Auch die Motorisierung des von uns gefahrenen TGI mit manuellem Sechsgang-Schaltgetriebe und 110 PS sowie einem Drehmoment von 200 Newtonmeter zwischen 1500 und 3500 Umdrehungen ist sinnvoll und angemessen für ein Fahrzeug, das vermutlich in erster Linie als Kastenwagen vom Handwerker genutzt wird. Der 1,4-Liter-Motor bietet zwar keinen sportlichen Vortrieb, erlaubt aber immerhin den Standardspurt von 0 auf 100 km/h in 13 Sekunden und eine Höchstgeschwindigkeit von 175 km/h. Auf der Autobahn schwimmt man gut im Bereich um 140 km/h mit, dieses Tempo ist hinreichend schnell erreicht.

Der sechste Gang ist ein Pluspunkt für ruhiges Fahren bei kleinen Drehzahlen. Dass der 1,87 Meter hohe Kastenwagen mit seinen beiden Schiebetüren und der weit ausfahrenden Heckklappe ein Laderaumvolumen bis 3,2 Kubikmeter bietet, macht ihn zum gelungenen Kleintransporter.
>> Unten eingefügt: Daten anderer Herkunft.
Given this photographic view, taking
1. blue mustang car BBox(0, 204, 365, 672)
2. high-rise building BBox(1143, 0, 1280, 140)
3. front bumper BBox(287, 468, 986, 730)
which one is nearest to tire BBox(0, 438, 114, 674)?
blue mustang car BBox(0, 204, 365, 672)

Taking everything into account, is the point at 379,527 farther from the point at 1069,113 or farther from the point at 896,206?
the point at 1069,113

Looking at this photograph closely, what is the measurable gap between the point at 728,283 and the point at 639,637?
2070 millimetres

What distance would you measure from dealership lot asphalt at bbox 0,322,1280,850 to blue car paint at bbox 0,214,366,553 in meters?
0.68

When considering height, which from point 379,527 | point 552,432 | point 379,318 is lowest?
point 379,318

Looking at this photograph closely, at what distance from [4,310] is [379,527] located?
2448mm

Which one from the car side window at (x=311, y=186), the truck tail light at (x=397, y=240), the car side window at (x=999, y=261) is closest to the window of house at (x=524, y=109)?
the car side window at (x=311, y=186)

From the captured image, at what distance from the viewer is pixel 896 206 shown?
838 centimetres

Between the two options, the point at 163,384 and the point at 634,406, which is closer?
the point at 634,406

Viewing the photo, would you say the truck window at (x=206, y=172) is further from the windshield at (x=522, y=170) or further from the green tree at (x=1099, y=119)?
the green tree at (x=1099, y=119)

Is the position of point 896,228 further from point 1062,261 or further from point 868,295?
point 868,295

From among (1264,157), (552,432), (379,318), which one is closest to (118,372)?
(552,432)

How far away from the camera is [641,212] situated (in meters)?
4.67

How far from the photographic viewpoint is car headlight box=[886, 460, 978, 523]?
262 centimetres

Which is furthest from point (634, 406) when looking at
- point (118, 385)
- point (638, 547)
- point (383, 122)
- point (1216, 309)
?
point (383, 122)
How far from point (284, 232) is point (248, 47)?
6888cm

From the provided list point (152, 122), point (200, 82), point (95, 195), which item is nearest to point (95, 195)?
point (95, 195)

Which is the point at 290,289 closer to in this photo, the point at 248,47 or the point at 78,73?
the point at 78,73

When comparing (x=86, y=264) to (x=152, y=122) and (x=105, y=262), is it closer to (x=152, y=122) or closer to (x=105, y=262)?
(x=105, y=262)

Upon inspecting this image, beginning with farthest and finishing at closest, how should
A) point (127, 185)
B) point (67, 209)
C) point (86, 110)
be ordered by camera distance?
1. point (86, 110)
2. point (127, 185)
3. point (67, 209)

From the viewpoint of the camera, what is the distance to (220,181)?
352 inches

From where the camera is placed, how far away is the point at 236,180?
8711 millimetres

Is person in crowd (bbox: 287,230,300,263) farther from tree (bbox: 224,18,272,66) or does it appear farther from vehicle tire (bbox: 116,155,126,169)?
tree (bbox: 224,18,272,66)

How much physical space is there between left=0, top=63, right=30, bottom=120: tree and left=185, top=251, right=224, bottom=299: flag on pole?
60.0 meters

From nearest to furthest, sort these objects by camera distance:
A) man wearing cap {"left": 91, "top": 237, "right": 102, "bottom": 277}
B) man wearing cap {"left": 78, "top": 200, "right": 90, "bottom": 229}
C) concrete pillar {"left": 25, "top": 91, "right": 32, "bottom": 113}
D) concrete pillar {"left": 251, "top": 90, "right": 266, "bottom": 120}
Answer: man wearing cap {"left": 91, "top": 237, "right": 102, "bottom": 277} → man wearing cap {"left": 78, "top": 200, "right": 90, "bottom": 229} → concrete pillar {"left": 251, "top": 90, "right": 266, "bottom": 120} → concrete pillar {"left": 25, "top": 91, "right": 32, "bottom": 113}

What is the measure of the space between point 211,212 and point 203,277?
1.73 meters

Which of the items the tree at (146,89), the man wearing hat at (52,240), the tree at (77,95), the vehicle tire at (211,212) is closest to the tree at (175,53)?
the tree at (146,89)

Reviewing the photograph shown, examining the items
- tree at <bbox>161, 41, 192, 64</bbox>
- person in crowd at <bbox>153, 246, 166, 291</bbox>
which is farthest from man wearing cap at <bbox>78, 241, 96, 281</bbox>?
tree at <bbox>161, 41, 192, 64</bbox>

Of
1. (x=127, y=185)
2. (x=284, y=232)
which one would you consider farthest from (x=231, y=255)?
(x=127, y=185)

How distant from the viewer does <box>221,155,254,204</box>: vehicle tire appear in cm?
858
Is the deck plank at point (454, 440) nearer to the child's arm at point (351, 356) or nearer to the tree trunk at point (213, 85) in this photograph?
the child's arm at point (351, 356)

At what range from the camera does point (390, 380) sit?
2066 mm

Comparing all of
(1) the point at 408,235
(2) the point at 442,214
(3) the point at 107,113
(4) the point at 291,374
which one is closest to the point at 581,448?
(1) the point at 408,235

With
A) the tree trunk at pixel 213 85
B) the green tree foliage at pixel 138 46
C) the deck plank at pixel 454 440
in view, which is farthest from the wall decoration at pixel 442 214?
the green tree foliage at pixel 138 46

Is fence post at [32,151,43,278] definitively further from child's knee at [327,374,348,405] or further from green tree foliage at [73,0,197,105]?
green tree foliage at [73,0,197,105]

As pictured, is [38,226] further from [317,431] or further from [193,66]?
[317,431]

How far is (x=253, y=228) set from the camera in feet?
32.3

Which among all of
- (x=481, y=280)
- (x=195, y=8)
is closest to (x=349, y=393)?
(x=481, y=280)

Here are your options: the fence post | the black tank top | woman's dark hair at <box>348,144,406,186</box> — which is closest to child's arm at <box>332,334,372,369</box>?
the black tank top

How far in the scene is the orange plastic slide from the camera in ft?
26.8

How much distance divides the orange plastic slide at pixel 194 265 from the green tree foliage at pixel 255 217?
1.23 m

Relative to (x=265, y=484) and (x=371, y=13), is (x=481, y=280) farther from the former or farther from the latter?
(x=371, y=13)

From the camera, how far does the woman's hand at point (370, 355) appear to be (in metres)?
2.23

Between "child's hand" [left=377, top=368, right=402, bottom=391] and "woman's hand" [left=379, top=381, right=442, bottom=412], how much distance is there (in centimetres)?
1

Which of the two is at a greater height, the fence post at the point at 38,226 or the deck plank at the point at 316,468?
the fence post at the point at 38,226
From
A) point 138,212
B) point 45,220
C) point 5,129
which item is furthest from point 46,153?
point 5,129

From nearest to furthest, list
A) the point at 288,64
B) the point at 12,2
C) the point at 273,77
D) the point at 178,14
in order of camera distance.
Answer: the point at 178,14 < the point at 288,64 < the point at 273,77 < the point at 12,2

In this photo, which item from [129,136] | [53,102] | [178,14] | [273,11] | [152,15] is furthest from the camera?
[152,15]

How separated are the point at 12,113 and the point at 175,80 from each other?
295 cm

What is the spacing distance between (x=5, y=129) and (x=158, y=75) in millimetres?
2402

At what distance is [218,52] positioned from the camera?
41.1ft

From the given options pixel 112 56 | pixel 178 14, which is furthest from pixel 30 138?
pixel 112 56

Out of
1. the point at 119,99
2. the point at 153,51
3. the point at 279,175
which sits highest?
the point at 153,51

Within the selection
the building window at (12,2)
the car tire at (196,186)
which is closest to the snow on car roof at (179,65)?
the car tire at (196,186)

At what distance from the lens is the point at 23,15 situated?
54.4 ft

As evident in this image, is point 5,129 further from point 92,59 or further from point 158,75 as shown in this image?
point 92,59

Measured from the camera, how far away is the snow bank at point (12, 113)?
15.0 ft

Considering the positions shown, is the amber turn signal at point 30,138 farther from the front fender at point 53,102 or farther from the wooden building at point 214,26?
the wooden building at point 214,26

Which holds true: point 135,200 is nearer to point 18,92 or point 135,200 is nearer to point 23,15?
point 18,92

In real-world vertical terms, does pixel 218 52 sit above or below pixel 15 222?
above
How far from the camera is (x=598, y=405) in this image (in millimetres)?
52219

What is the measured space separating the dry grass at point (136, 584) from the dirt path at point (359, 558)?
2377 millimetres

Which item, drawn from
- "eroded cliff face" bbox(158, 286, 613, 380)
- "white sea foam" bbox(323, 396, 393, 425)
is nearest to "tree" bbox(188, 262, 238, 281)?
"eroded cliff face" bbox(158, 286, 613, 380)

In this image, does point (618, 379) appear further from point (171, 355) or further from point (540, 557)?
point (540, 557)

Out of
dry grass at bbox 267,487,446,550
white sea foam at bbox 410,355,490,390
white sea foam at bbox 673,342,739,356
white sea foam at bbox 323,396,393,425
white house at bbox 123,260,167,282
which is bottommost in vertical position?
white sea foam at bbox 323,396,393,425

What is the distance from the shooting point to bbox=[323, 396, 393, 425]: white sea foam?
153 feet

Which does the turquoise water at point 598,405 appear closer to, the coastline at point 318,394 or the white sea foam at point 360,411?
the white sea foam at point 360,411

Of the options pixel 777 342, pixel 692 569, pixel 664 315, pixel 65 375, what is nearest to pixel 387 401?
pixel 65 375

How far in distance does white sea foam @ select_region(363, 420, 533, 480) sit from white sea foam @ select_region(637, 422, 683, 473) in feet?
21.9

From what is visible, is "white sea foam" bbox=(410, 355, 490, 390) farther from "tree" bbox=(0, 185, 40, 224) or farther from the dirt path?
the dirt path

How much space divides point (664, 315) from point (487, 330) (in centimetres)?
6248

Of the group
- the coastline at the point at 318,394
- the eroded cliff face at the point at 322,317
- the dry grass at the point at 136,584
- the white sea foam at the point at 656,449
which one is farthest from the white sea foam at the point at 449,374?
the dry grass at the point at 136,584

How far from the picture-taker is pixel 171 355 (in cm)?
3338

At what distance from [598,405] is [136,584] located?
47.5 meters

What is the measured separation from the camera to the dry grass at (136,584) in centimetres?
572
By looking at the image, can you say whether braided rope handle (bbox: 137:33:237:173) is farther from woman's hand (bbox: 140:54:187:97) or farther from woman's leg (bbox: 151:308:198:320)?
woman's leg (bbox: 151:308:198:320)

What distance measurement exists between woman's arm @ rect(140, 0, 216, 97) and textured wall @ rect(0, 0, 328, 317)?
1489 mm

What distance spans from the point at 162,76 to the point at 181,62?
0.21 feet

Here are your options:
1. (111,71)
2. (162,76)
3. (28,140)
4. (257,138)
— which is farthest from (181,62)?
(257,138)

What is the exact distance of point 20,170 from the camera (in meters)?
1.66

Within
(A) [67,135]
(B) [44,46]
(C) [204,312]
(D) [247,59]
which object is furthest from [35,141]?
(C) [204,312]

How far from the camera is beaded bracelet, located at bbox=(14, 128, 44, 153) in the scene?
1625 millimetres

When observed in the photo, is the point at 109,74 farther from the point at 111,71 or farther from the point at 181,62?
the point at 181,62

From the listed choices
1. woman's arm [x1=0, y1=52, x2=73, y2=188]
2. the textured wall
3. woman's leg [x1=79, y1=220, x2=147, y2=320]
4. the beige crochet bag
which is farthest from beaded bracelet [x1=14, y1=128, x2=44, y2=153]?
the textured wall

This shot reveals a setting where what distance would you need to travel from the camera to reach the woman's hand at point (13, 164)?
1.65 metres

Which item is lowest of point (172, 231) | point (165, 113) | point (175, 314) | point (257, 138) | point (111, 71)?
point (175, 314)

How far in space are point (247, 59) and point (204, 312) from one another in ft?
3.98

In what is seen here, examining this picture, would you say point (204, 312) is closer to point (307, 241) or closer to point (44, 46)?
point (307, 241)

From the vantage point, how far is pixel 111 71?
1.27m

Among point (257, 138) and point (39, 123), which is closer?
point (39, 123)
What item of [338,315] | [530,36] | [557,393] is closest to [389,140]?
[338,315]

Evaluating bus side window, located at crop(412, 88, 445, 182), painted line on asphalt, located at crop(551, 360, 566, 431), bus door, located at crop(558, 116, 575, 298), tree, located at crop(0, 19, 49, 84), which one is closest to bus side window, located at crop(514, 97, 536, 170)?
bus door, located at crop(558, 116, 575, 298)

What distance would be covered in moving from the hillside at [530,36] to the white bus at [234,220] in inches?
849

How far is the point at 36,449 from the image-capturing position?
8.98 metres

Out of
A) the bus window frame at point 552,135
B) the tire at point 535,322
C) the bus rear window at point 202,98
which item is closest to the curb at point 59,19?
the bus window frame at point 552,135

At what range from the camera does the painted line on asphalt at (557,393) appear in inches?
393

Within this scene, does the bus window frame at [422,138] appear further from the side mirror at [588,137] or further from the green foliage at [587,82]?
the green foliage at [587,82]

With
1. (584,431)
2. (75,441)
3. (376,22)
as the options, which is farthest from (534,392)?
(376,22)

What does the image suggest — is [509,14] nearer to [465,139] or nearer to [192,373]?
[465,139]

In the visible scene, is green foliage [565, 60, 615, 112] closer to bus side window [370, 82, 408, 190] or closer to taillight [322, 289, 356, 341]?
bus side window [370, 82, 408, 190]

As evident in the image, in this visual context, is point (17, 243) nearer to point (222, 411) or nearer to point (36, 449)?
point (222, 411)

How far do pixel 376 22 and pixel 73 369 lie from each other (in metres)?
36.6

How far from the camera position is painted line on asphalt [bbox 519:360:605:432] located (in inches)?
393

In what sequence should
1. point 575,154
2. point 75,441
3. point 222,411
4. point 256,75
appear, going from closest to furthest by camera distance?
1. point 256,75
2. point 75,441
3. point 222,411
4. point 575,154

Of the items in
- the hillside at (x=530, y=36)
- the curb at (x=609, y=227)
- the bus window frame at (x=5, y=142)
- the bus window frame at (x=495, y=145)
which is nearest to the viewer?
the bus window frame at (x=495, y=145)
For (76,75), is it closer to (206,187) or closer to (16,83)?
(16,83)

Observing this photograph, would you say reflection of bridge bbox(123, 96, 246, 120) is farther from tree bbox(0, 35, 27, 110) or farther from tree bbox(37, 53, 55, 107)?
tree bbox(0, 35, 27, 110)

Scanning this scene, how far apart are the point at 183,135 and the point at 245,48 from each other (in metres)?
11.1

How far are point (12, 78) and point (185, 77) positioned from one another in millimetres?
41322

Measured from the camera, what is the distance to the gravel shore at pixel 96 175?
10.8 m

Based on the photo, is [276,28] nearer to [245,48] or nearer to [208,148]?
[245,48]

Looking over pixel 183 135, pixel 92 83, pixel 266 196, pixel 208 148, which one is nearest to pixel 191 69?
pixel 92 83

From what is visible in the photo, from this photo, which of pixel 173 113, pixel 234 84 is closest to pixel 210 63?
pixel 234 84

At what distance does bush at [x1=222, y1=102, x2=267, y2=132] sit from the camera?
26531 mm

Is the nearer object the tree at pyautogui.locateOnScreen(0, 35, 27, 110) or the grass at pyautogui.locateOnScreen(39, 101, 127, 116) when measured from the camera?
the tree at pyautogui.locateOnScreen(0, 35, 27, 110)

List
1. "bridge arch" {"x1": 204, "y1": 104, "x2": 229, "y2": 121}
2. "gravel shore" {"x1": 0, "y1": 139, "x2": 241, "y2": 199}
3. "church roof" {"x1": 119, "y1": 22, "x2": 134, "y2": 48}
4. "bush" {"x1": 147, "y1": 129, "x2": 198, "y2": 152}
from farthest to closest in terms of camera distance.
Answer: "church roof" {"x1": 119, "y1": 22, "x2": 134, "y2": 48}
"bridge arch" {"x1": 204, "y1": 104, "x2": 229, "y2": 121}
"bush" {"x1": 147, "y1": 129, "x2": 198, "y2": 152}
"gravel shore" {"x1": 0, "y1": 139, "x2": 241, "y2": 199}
Beachten sollte man allerdings, dass das Leergewicht des Erdgas-Caddys mit 1500 Kilogramm um mehr als 200 über dem des vergleichbaren Benziners liegt. Die maximale Zuladung bleibt aber mit 760 Kilo gleich. Der Caddy Maxi Kombi mit DSG und noch höherem Leergewicht erlaubt jedoch nur eine Zuladung von 594 Kilogramm. Der günstigste Preis des Erdgas-Caddy gilt für die Kastenwagen-Variante, hier kostet der 1,4 TGI mit manuellem Schaltgetriebe 23 370 Euro. Der vergleichbare Benziner ist der 1,4 TSI mit 125 PS für 20 800 Euro. Den Aufpreis von 2570 Euro holt man wegen der hohen Erdgaspreise kaum herein.